___ SOURCE EXTRACT

Tuesday, July 24, 2007

Backup & Recovery7

Recovering from user errors

Damir Bersinic and John Watson
Rating: -5.00- (out of 5)

This is an excerpt from Chapter 29 of Oracle Database 10g OCP Certification All-In-One Exam Guide by Damir Bersinic and John Watson, copyright 2006 from Oracle Press, a division of McGraw-Hill. Click here to read the full chapter.
In this chapter you will learn how to:
• Recover a dropped table using Flashback technology
• Manage the recycle bin
• Perform a Flashback Table operation
• Recover from user errors using Flashback Versions Query
• Perform transaction-level recovery using Flashback Transaction Query
The previous chapter introduced Flashback Database, a powerful but drastic feature that is functionally equivalent to an incomplete recovery. This chapter covers the other flashback technologies available in an Oracle 10g database. These are not as extreme as Flashback Database in that they do not entail either downtime or loss of data. They are still, however, very powerful techniques for recovering from errors by backing out changes that you would prefer not to have been committed.

______
___ SUPPLIED ENTRIES

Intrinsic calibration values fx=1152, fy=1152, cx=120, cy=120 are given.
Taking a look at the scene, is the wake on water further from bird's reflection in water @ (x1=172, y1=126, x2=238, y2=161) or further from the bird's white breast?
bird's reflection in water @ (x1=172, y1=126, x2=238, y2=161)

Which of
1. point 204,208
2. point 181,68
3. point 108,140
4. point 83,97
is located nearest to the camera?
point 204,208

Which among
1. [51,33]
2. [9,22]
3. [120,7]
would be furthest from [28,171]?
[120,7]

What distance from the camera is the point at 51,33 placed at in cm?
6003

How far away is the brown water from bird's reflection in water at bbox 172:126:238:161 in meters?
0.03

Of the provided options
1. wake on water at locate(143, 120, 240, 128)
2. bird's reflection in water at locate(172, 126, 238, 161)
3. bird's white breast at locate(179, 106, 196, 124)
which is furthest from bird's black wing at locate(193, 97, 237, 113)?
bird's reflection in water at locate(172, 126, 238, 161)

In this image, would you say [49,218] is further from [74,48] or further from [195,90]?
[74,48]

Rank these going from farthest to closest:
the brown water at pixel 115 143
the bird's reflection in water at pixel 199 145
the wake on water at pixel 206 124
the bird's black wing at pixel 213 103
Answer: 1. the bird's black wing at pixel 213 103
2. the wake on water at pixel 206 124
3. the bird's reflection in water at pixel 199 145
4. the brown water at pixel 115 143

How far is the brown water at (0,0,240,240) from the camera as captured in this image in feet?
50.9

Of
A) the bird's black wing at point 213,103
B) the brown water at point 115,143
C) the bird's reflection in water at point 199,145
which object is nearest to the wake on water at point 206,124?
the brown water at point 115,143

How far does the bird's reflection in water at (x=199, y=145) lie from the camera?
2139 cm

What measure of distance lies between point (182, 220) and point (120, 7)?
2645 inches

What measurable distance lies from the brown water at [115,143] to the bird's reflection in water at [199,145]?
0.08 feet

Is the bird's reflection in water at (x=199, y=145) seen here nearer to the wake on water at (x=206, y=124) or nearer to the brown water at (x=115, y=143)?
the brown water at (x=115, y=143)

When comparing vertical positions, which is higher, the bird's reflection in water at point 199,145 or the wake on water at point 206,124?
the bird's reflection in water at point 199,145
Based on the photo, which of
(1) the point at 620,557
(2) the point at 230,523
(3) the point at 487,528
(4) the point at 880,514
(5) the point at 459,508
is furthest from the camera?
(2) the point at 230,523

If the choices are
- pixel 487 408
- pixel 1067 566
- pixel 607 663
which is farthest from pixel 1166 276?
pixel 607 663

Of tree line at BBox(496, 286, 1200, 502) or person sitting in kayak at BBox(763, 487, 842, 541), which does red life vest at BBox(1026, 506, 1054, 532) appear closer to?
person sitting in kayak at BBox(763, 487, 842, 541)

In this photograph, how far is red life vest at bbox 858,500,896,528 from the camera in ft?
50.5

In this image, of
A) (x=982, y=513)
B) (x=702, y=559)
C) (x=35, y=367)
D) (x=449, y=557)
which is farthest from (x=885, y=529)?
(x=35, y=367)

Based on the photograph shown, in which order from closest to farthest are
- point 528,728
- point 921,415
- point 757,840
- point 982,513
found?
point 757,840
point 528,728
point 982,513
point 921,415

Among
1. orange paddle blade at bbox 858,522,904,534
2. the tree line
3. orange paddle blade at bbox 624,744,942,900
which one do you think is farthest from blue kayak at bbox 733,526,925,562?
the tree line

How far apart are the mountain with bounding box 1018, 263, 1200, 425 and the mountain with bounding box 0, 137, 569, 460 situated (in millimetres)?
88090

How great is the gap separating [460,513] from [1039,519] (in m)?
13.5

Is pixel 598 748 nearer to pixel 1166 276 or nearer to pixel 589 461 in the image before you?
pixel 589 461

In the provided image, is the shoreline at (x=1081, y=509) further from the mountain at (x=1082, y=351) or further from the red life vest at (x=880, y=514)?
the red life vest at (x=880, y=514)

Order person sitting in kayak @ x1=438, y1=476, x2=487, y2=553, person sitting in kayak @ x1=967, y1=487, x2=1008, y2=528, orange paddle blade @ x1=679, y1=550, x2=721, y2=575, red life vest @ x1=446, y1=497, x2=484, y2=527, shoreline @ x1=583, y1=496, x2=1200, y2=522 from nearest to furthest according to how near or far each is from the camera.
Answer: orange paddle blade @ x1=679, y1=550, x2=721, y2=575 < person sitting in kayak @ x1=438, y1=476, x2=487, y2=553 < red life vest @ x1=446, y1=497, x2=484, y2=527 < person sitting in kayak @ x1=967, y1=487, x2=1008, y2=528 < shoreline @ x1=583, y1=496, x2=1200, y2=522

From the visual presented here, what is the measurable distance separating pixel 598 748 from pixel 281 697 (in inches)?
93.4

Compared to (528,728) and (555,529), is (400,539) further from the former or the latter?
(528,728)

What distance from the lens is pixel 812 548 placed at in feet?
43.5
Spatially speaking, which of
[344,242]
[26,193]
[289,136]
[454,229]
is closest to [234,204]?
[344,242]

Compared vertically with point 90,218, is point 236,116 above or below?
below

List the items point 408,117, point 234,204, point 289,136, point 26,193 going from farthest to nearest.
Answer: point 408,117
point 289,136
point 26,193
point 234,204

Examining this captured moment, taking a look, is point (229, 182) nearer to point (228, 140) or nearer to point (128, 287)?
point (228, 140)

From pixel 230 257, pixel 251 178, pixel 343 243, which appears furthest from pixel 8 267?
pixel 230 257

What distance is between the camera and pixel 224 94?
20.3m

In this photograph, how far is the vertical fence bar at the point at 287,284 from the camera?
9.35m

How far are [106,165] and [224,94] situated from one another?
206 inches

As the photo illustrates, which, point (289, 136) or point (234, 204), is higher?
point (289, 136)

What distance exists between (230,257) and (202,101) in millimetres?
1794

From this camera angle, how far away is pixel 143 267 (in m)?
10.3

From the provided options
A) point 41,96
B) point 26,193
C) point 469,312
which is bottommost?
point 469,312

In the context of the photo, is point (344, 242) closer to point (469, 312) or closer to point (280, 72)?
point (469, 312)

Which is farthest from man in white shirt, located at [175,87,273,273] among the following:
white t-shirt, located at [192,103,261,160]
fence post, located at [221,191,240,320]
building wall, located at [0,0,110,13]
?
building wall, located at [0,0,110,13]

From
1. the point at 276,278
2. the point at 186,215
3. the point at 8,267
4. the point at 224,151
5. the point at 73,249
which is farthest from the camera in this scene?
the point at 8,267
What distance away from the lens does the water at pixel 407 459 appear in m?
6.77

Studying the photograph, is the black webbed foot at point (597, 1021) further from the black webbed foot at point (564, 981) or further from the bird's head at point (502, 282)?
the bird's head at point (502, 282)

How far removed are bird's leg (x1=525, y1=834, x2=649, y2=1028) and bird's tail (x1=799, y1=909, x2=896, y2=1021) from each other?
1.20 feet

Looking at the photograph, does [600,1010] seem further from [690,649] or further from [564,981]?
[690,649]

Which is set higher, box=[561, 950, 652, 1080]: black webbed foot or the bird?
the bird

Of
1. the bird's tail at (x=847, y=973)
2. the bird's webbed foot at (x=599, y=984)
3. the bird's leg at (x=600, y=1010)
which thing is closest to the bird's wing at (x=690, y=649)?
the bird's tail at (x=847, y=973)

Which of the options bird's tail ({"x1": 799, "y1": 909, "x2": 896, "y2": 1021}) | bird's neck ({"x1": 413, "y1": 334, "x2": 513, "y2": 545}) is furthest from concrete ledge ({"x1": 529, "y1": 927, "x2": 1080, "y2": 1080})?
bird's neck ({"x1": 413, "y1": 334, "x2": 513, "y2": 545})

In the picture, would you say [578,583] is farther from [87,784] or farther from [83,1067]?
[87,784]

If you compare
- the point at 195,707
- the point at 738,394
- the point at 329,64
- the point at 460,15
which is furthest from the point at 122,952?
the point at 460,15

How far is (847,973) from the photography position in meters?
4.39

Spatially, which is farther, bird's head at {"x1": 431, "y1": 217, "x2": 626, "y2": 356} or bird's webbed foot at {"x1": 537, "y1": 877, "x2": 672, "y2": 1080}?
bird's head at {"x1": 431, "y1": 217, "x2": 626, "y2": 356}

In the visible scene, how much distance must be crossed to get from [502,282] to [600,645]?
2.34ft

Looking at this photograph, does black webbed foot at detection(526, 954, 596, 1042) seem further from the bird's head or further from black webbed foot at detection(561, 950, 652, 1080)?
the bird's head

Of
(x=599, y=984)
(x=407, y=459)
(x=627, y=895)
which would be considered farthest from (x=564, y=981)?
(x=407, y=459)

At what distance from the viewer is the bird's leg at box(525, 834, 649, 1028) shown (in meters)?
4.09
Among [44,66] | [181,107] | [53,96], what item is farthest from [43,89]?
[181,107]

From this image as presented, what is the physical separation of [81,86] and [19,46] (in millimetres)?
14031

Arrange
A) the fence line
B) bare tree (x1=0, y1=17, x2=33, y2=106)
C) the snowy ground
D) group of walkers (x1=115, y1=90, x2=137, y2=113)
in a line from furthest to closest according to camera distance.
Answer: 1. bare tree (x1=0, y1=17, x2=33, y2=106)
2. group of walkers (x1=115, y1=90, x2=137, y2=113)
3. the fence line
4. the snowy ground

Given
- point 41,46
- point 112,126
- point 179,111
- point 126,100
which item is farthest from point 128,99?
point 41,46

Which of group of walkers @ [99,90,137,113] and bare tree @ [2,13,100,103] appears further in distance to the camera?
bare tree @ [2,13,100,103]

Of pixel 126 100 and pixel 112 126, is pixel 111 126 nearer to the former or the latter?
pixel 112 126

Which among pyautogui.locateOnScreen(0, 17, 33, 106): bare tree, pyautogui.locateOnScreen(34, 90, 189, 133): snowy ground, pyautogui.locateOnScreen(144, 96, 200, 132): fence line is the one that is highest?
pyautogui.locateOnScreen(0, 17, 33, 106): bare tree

______

> GIVEN REQUEST A
In the Oracle flashback excerpt, what feature did the previous chapter introduce?
> GIVEN REQUEST B
Carry on the Oracle flashback excerpt from its final sentence.
The data is separate material, apart from the text.

> EXERCISE OUTPUT A
Flashback Database.

> EXERCISE OUTPUT B
The flashback technologies discussed here are, first, Flashback Drop, enabled by the way the DROP TABLE command is used and implemented, and second, various ways of exploiting the UNDO capability: Flashback Versions Query, Flashback Table Query, and Flashback Transaction Query.
Flashback and the ACID test
Remember the ACID test, described in Chapter 9. This is part of the rules to which a relational database must conform, and is critical to an understanding of the flashback technologies: both their capabilities and their limitations.
All DML transactions are terminated with either a COMMIT or a ROLLBACK statement. Until then, while the transaction is in progress, the principle of transaction isolation (the I of the ACID test) as implemented by Oracle guarantees that no one, other than the session carrying out the transaction, can see the changes it has made.
Furthermore, the principle of atomicity (the A of the ACID test) guarantees that the session can terminate the transaction with a ROLLBACK, which will reverse the changes completely; no other session will have any knowledge that the changes were ever made. If the transaction is terminated with a COMMIT, then the changes will be immediately visible to all other sessions. The only exception to this is any sessions that for reasons of read consistency (the C of the ACID test) need to be protected from the changes. Furthermore, once a transaction is committed, it must be absolutely impossible for the database to lose the changes; this is the D, for durable, of the ACID test.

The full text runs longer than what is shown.